Gad Ben-Ari, the head of the Jewish Agency’s North American delegation, called together the emissaries last week to help them assuage people’s concerns.

He said some parents had called to discuss cancelling summer enrollment, “though so far this is a minor phenomenon,” and some have inquired about bringing their children back, reflecting “despair and fear and helplessness.”

He said he told the emissaries, “Our duty is to be strong and to try to calm people.

“There will be those who won’t to send their children and that is their right, but for those who hesitate, we have to tell them Israel is home and you don’t desert home.”

Ben-Ari said the agency had implemented a series of measures since the attacks to tighten the security of the programs.

Overall supervision has been stepped up, free days have been reduced to a minimum and communication centers have been set up to enable participants to keep in touch with their families more easily, he said.

Lois Goldrich has been wearing two hats as recent events have transpired.

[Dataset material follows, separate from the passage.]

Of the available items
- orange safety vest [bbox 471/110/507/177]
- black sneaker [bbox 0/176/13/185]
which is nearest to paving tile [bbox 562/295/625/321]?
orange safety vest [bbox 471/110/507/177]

As the director of public affairs for the United Synagogue of Conservative Judaism, she is privy to calls that having been coming in daily from concerned parents of the roughly 80 youths now participating in two USCJ youth programs in Israel.

At the same time, Goldrich has two children of her own in programs in Israel – Zev, an 18-year-old now on a kibbutz, and Keren, a 22-year-old in Jerusalem, who habitually takes Jerusalem’s No. 18 bus, the one that exploded two Sundays in a row.

After the bombings, “we were extremely nervous until we heard from them,” said Goldrich.

Nonetheless, Goldrich said she would not think of asking her children to return early.

“I rely on their judgment and on the Israeli government to take the appropriate steps to end this” violence, she said.

Barbara Bahny, public relations director for Israel’s Ministry of Tourism in New York, said anxious callers are being told by the ministry that “Israel continues to be a safe destination.”

“Terror tactics are being applied in major cities” around the world, she said. “Israel is not alone.”